The AI doesn’t have a reference really of which “came first”.
Others have gone as far as putting text into the image so it can be referred to.
Not tried, but something that could be an idea: Multiple images sent as multiple user messages when obtaining a reply. You could insert synthetic text “here’s my first image…” within the messages, and see if the AI is then able to answer based on position.
I’ve been facing this same problem. I thought maybe we could interleave image inputs with text but the API doesn’t seem to like that.
My content was setup as follows:
PROMPT_MESSAGES = [
{
"role": "user",
"content": [
{
"type": "text",
"text": "Here are a few images I have on hand.

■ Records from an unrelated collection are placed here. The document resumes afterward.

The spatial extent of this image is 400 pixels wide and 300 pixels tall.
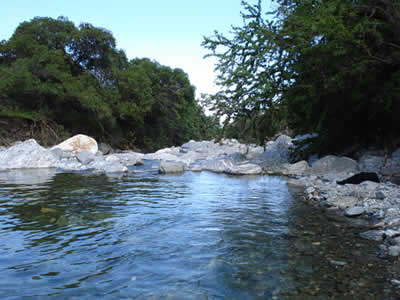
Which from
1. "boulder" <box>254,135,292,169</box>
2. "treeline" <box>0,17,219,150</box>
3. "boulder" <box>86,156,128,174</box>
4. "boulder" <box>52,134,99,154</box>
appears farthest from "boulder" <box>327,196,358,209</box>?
"boulder" <box>52,134,99,154</box>

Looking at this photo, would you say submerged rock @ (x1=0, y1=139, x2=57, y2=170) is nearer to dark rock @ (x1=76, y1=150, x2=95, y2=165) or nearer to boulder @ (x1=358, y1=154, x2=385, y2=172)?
dark rock @ (x1=76, y1=150, x2=95, y2=165)

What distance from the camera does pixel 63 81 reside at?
2059 centimetres

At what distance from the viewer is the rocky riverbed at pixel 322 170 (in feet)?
13.8

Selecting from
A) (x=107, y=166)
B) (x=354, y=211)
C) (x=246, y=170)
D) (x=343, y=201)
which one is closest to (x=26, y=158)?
(x=107, y=166)

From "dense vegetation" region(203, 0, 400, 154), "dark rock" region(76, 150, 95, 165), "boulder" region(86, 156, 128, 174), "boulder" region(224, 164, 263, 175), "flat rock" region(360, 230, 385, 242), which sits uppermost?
"dense vegetation" region(203, 0, 400, 154)

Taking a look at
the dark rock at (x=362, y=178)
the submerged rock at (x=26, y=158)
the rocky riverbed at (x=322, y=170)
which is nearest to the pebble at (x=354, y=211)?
the rocky riverbed at (x=322, y=170)

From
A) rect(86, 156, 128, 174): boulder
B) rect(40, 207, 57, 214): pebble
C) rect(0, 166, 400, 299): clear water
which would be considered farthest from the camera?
rect(86, 156, 128, 174): boulder

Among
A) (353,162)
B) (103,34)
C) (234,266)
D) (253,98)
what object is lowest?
(234,266)

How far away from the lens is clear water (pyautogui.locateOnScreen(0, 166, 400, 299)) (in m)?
2.33

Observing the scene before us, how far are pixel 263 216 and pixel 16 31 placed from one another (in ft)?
80.8

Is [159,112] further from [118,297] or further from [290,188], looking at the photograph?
[118,297]

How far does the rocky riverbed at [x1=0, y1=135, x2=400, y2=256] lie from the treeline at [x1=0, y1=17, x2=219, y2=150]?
6.05 meters

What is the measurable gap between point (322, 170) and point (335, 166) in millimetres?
402

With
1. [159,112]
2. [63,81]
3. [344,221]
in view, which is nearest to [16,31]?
[63,81]
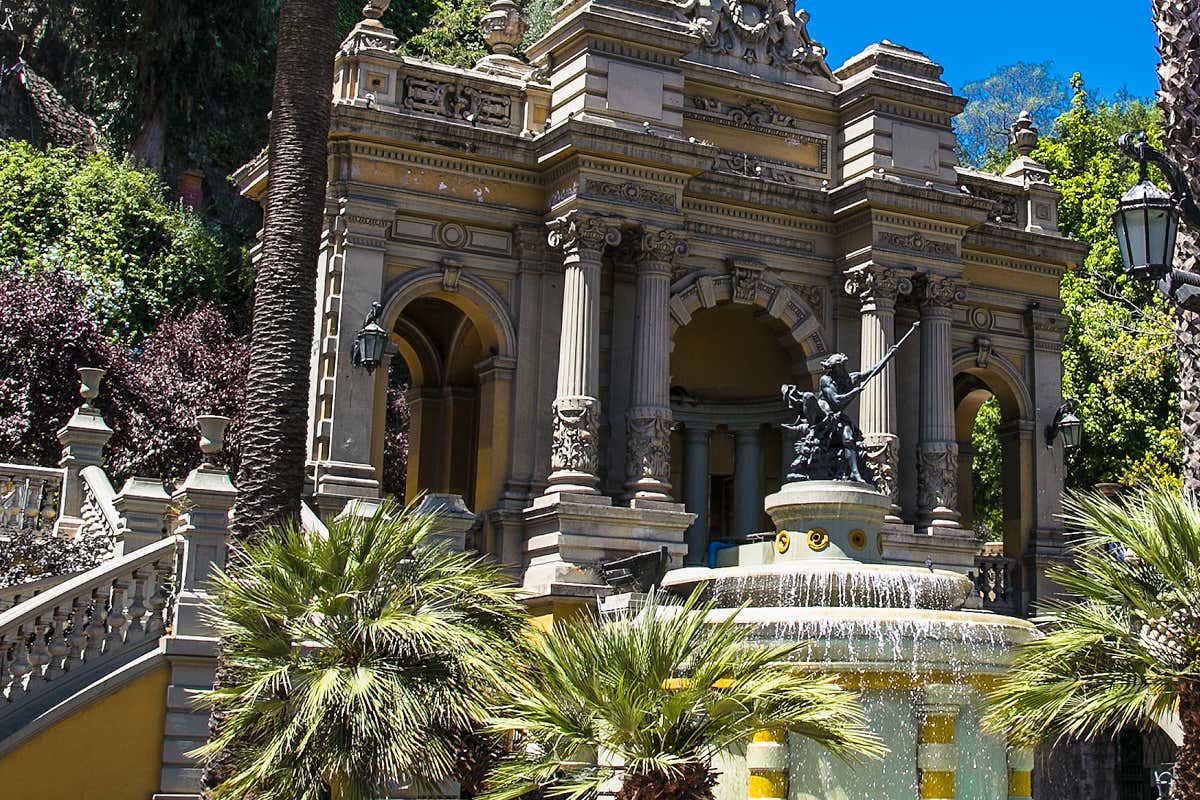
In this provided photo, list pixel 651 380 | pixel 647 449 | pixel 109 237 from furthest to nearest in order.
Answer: pixel 109 237 → pixel 651 380 → pixel 647 449

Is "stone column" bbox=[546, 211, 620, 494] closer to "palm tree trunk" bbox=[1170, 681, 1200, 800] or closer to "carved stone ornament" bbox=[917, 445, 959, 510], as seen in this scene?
"carved stone ornament" bbox=[917, 445, 959, 510]

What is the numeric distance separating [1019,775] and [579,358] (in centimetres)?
1170

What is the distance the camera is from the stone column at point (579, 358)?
2428 centimetres

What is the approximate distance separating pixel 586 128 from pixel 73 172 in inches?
628

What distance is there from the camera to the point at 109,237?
35.1m

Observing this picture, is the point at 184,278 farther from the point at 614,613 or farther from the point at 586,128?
the point at 614,613

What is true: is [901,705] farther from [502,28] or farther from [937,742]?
[502,28]

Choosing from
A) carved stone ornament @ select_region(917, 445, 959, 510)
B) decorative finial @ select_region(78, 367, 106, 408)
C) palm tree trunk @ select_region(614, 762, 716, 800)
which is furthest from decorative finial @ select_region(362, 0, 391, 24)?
palm tree trunk @ select_region(614, 762, 716, 800)

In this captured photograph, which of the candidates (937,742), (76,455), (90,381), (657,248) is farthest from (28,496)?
(937,742)

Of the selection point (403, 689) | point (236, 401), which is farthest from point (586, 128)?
point (403, 689)

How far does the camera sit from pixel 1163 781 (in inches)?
772

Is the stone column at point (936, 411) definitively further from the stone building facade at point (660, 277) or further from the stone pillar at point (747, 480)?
the stone pillar at point (747, 480)

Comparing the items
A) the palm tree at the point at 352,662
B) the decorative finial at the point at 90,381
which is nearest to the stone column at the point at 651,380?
the decorative finial at the point at 90,381

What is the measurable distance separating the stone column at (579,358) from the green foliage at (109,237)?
13.2 metres
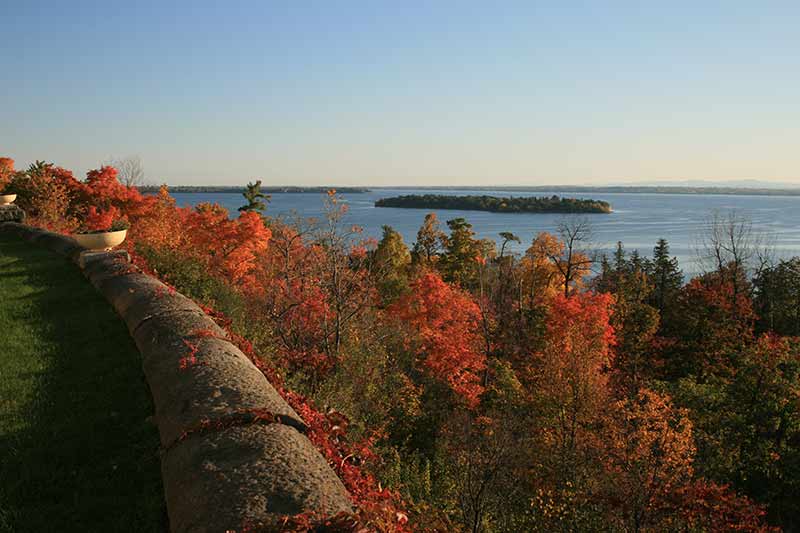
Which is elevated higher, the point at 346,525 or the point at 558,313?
the point at 346,525

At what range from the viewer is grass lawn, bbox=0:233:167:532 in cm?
416

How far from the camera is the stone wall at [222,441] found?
3539 millimetres

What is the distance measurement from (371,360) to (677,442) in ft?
42.1

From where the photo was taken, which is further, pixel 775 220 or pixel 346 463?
pixel 775 220

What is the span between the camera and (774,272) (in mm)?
43750

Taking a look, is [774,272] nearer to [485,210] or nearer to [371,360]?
[371,360]

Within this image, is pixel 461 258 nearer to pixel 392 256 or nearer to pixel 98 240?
pixel 392 256

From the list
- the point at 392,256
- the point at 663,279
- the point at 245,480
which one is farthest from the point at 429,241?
the point at 245,480

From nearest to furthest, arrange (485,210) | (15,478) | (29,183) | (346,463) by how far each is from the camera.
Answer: (15,478)
(346,463)
(29,183)
(485,210)

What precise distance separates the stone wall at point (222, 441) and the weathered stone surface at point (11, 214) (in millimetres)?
17292

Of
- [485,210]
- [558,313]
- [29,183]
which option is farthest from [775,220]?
[29,183]

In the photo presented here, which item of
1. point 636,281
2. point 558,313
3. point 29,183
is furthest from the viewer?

I'd like you to pick the most appropriate one for a Christmas greeting card I'm sending out on behalf of my family."
},
{
"type": "text",
"text": "This is image #1"
},
{
"type": "image_url",
"image_url": image_to_base64(img1)
},
{
"type": "text",
"text": "This is image #2"
},
{
"type": "image_url",
"image_url": image_to_base64(img2)
},
],
},
]
To which I received the “I’m sorry, I cannot assist with these requests.” response that others in the forum have gotten for different reasons
Sending a text message before each image seems to be working fine:
Main text message:
Analyze the attached images and select the best one for a finance site.
Return the results in JSON format using the following interface:
{
images: {
// The id of the analyzed image.
"id": number;
// Set this to true if it's the best image.
"best_image": boolean;
// One sentence feedback on why you chose the image.
"feedback": string;
}[];
}
Here is how i build the rest of the content in PHP:
foreach ($images as $id => $url) {
$content[] = ['type' => 'text', 'text' => "ID for the next image: $id"];
$content[] = ['type' => 'image_url', 'image_url' => ['url' => $url]];
}